__Exercise goal__
Having found the line containing "bar featuring white" in the records below, copy that line and each later one exactly, dropping pictures.

*** Begin section ***

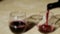 Blurred clip of red wine being poured from the bottle into two glasses.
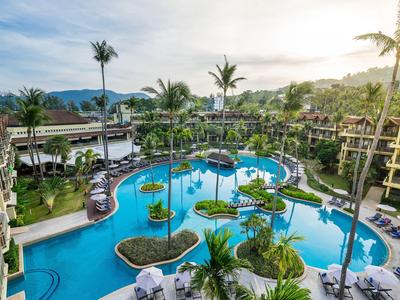 Duży basen hotelowy z wysepkami, palmami i leżakami otoczony kilkoma budynkami oraz górami w tle.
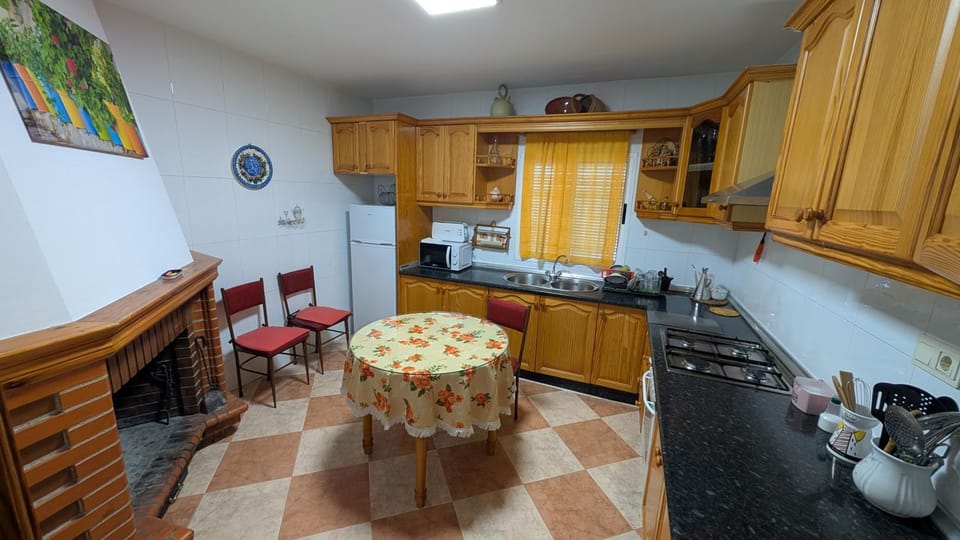 Kitchen or kitchenette, fireplace, microwave, oven, stove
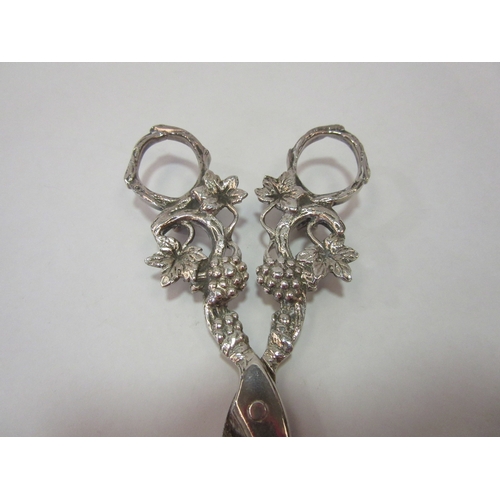 1360 - A pair of white metal grape scissors with grape and vine design, thought to be Dutch, marked HH 90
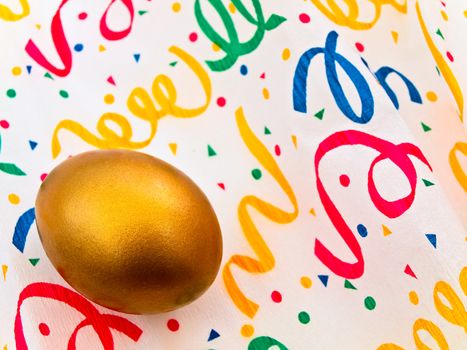Single golden egg in streamer decorated paper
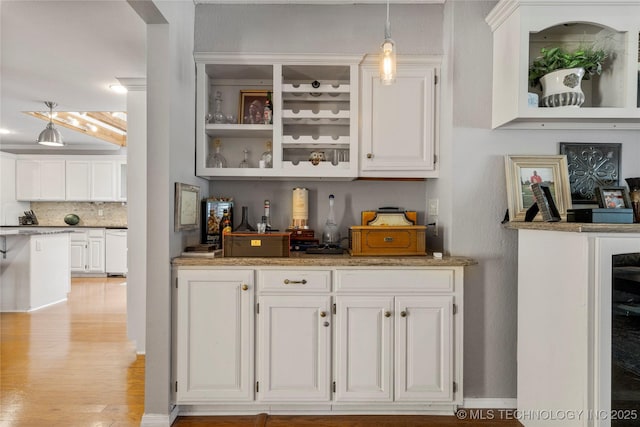 bar featuring white cabinetry, hanging light fixtures, light hardwood / wood-style flooring, white dishwasher, and decorative backsplash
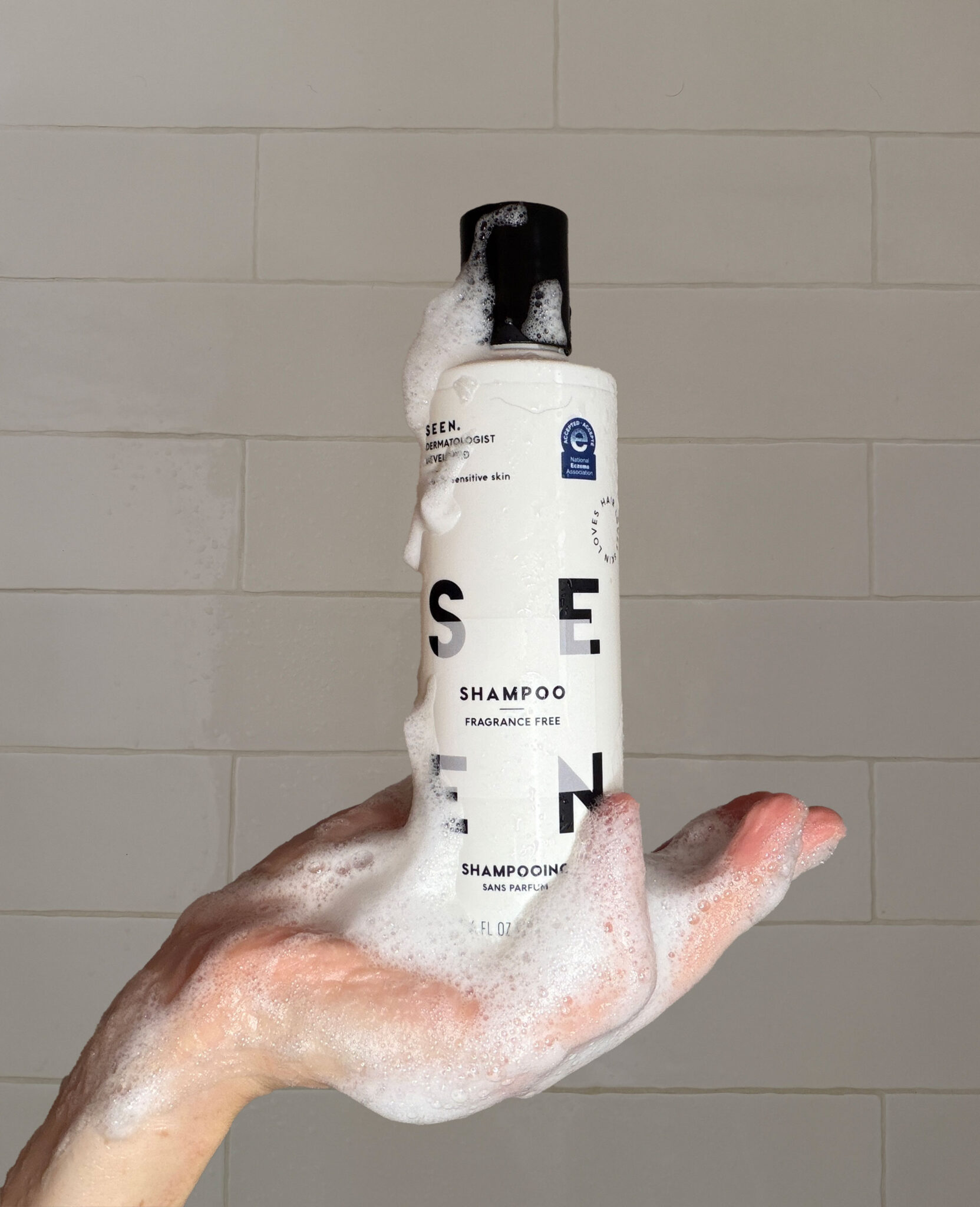 A hand covered in soap suds holds a white bottle of fragrance-free shampoo against a tiled shower wall.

*** End section ***

__Output of the task__
 bar featuring white cabinetry, hanging light fixtures, light hardwood / wood-style flooring, white dishwasher, and decorative backsplash
 A hand covered in soap suds holds a white bottle of fragrance-free shampoo against a tiled shower wall.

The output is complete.